Osmanlı padişahlarının Hristiyan kadınlarla evlendiği yönündeki yaygın inanışın yanlış olduğu, aslında sadece üç padişahın Hristiyan kadınlarla evlendiği bildirildi.

Ünlü tarihçi Yavuz Bahadıroğlu’nun verdiği bilgiye göre; Orhan Bey, Yıldırım Bayezid ve II. Murad dışında Hristiyan bir kadınla evlenen padişah yoktur. Yavuz Bahadıroğlu, Tohum yayınlarından çıkan Dirilişten Kuruluşa Osman Bey isimli yeni kitabında çok merak edilen bu konuyu şöyle açıklıyor:

“Osmanlı padişahlarının, yüzde 40’ı Türklerden, kalan yüzde 60’ın yüzde 30’u diğer Müslüman halklardan, yüzde 30’u da gayrimüslimlerden Müslüman olanlarla evlendiler. Orhan Bey, Yıldırım Bayezid ve II. Murad dışında Hıristiyan bir kadınla evlenen padişah yoktur. Bunlar da çocuk sahibi olmamış̧, evlilikleri de zaten fazla uzun sürmemiştir.

NAMAZI MAZERETSİZ KAZAYA BIRAKAN CARİYE, PADİŞAHA EŞ OLARAK SEÇİLMEZDİ

Binaenaleyh, “Padişahlar yabancı kadınlarla evlenmek suretiyle, Türk devletinin yapısını bozdular” iddiasının hiçbir dayanağı yoktur. Zaten padişahların aldığı kadınlar “yabancı kadın” değil, küçük yaşta saraya alınmış̧, İslâm ahlâk ve faziletine, ayrıca da saray gelenek ve göreneklerine göre eğitilerek yerlileştirilmiş̧ cariye kızlardır.

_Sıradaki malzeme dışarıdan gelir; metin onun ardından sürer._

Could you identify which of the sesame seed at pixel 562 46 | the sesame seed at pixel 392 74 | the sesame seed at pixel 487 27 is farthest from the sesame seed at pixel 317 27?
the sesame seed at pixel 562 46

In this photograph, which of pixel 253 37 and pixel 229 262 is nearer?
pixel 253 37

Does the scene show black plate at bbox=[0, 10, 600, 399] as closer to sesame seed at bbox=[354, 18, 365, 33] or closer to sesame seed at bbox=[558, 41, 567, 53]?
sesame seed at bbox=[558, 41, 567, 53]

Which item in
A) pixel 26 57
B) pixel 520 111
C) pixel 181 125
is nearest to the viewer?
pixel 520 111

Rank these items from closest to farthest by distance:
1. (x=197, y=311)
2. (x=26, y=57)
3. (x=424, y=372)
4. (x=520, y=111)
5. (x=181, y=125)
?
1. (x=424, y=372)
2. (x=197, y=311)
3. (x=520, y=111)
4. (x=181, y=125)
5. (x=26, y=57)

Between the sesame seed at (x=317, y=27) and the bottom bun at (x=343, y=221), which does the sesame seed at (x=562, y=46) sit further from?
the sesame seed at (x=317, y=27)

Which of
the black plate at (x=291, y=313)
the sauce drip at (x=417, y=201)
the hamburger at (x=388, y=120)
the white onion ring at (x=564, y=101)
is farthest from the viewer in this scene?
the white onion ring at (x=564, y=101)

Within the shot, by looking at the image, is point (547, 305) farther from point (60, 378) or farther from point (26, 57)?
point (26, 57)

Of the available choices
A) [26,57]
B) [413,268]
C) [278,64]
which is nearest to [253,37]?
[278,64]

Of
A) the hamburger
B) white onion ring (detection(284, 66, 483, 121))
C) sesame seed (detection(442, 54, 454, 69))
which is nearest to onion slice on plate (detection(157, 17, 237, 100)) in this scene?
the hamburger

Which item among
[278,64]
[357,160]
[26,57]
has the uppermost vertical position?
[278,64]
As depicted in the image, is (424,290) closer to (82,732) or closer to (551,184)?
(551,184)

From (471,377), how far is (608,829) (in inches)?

Hepsi İslâmî usullere göre yetiştirilmiştir. Aynı usullere göre hayır-hasenat yapmış̧, geleceğe önemli eserler bırakmıştır.

Harem eğitiminin özellikle din ve dil konusunda hiç̧ müsamahası yoktu: İslâm dinini tüm ayrıntılarıyla bilip yaşamak ve Türk dilini bütün incelikleriyle (ki, bir çoğu şiir yazardı) bilmek gerekiyordu.

Dili yarım yamalak konuşabilen, herhangi bir namazı mazeretsiz kazaya bırakan hiçbir cariye, ne kadar bilgili-görgülü ve güzel olursa olsun, asla padişaha eş olarak seçilmezdi.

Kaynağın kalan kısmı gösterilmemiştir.